> _Problem details_
The records that follow must be repeated verbatim, every one of them.

## Begin

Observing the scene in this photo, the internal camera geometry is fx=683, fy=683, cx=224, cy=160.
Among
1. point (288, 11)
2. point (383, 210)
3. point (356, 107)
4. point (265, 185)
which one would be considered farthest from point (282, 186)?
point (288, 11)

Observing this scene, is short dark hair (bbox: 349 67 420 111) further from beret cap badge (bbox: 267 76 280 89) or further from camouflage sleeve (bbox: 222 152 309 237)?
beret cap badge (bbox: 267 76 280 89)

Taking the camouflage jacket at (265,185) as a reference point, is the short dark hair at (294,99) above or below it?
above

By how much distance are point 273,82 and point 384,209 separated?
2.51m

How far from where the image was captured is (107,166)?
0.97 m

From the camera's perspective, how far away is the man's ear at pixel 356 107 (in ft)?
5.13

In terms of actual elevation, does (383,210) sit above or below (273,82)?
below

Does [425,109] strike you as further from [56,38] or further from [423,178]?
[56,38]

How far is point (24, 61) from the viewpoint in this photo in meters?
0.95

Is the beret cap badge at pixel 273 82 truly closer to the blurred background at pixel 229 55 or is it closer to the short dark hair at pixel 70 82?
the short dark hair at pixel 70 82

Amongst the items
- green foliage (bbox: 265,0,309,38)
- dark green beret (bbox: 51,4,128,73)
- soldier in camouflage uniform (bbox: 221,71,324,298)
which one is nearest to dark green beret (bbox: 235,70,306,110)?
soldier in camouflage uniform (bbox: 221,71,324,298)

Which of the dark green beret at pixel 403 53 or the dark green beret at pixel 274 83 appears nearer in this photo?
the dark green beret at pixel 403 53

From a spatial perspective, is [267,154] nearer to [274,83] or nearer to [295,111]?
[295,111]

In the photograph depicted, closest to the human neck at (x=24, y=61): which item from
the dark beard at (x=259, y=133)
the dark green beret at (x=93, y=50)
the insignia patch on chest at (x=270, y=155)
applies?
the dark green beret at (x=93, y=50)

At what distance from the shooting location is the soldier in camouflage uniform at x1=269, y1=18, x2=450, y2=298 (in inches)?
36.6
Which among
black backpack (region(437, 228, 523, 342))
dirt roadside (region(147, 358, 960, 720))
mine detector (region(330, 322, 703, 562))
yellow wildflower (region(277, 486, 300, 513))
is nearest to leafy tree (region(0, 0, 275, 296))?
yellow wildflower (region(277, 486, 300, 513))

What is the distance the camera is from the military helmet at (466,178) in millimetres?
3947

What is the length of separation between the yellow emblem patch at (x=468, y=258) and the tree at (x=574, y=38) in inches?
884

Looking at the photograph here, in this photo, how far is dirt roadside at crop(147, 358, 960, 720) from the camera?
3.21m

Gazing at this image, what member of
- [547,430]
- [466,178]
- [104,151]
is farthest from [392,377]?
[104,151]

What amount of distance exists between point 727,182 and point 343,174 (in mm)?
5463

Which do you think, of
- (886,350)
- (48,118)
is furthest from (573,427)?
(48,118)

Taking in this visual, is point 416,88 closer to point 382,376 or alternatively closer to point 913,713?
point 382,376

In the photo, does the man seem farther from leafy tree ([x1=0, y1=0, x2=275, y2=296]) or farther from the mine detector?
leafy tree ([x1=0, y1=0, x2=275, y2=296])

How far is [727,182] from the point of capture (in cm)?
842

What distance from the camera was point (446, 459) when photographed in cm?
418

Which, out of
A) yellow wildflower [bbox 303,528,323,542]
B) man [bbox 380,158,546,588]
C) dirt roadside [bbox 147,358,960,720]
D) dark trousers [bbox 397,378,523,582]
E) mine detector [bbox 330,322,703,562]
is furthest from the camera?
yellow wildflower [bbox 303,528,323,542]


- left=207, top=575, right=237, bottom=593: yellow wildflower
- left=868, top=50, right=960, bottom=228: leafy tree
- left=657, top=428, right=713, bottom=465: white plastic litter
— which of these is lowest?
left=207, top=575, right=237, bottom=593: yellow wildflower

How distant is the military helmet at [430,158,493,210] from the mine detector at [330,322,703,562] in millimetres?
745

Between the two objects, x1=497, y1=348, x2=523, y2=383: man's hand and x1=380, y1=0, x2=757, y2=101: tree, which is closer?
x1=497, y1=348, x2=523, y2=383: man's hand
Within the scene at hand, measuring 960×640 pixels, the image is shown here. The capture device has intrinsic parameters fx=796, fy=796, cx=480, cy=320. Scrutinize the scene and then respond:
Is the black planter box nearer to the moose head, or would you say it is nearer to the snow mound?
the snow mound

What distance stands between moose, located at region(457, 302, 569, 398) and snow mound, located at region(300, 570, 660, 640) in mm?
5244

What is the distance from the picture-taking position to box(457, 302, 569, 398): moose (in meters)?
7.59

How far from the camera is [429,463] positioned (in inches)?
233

## End

> _Finished exercise_
Observing the scene in this photo, the internal camera geometry is fx=683, fy=683, cx=224, cy=160.
Among
1. point (288, 11)
2. point (383, 210)
3. point (356, 107)
4. point (265, 185)
which one would be considered farthest from point (282, 186)?
point (288, 11)

Observing this scene, is short dark hair (bbox: 349 67 420 111) further from beret cap badge (bbox: 267 76 280 89) or further from camouflage sleeve (bbox: 222 152 309 237)?
beret cap badge (bbox: 267 76 280 89)

Taking the camouflage jacket at (265,185) as a reference point, is the short dark hair at (294,99) above or below it?
above

By how much distance are point 273,82 and point 384,209 separated?
2.51m

How far from where the image was captured is (107,166)?
0.97 m

From the camera's perspective, how far away is the man's ear at pixel 356 107 (in ft)?
5.13

In terms of actual elevation, does (383,210) sit above or below (273,82)?
below

Does [425,109] strike you as further from [56,38] or further from [423,178]?
[56,38]

How far is point (24, 61) from the viewpoint in this photo in meters?
0.95

Is the beret cap badge at pixel 273 82 truly closer to the blurred background at pixel 229 55 or is it closer to the short dark hair at pixel 70 82?
the short dark hair at pixel 70 82

Amongst the items
- green foliage (bbox: 265,0,309,38)
- dark green beret (bbox: 51,4,128,73)
- soldier in camouflage uniform (bbox: 221,71,324,298)
which one is nearest to dark green beret (bbox: 235,70,306,110)?
soldier in camouflage uniform (bbox: 221,71,324,298)

Which of the dark green beret at pixel 403 53 or the dark green beret at pixel 274 83 appears nearer in this photo?
the dark green beret at pixel 403 53

From a spatial perspective, is [267,154] nearer to [274,83] or nearer to [295,111]?
[295,111]

In the photograph depicted, closest to the human neck at (x=24, y=61): which item from
the dark beard at (x=259, y=133)
the dark green beret at (x=93, y=50)
the insignia patch on chest at (x=270, y=155)
applies?
the dark green beret at (x=93, y=50)

At what distance from the shooting location is the soldier in camouflage uniform at x1=269, y1=18, x2=450, y2=298 (in inches)?
36.6
Which among
black backpack (region(437, 228, 523, 342))
dirt roadside (region(147, 358, 960, 720))
mine detector (region(330, 322, 703, 562))
yellow wildflower (region(277, 486, 300, 513))
is nearest to leafy tree (region(0, 0, 275, 296))?
yellow wildflower (region(277, 486, 300, 513))

What is the distance the camera is from the military helmet at (466,178) in millimetres?
3947

What is the length of separation between the yellow emblem patch at (x=468, y=258) and the tree at (x=574, y=38) in inches?
884

Looking at the photograph here, in this photo, how far is dirt roadside at crop(147, 358, 960, 720) from the camera?
3.21m

Gazing at this image, what member of
- [547,430]
- [466,178]
- [104,151]
is farthest from [392,377]?
[104,151]

What amount of distance exists between point 727,182 and point 343,174 (in mm)?
5463

Which do you think, of
- (886,350)
- (48,118)
is furthest from (573,427)?
(48,118)

Taking in this visual, is point 416,88 closer to point 382,376 or alternatively closer to point 913,713?
point 382,376

In the photo, does the man seem farther from leafy tree ([x1=0, y1=0, x2=275, y2=296]) or farther from the mine detector?
leafy tree ([x1=0, y1=0, x2=275, y2=296])

How far is [727,182] from the point of capture (in cm)?
842

What distance from the camera was point (446, 459) when photographed in cm?
418

Which, out of
A) yellow wildflower [bbox 303,528,323,542]
B) man [bbox 380,158,546,588]
C) dirt roadside [bbox 147,358,960,720]
D) dark trousers [bbox 397,378,523,582]
E) mine detector [bbox 330,322,703,562]
is furthest from the camera?
yellow wildflower [bbox 303,528,323,542]


- left=207, top=575, right=237, bottom=593: yellow wildflower
- left=868, top=50, right=960, bottom=228: leafy tree
- left=657, top=428, right=713, bottom=465: white plastic litter
— which of these is lowest?
left=207, top=575, right=237, bottom=593: yellow wildflower

How distant is the military helmet at [430,158,493,210] from the mine detector at [330,322,703,562] in millimetres?
745

Between the two objects, x1=497, y1=348, x2=523, y2=383: man's hand and x1=380, y1=0, x2=757, y2=101: tree, which is closer?
x1=497, y1=348, x2=523, y2=383: man's hand
Within the scene at hand, measuring 960×640 pixels, the image is shown here. The capture device has intrinsic parameters fx=796, fy=796, cx=480, cy=320. Scrutinize the scene and then respond:
Is the black planter box nearer to the moose head, or would you say it is nearer to the snow mound?
the snow mound

What distance stands between moose, located at region(457, 302, 569, 398) and snow mound, located at region(300, 570, 660, 640) in mm?
5244

What is the distance from the picture-taking position to box(457, 302, 569, 398): moose (in meters)?
7.59

How far from the camera is [429,463] positioned (in inches)?
233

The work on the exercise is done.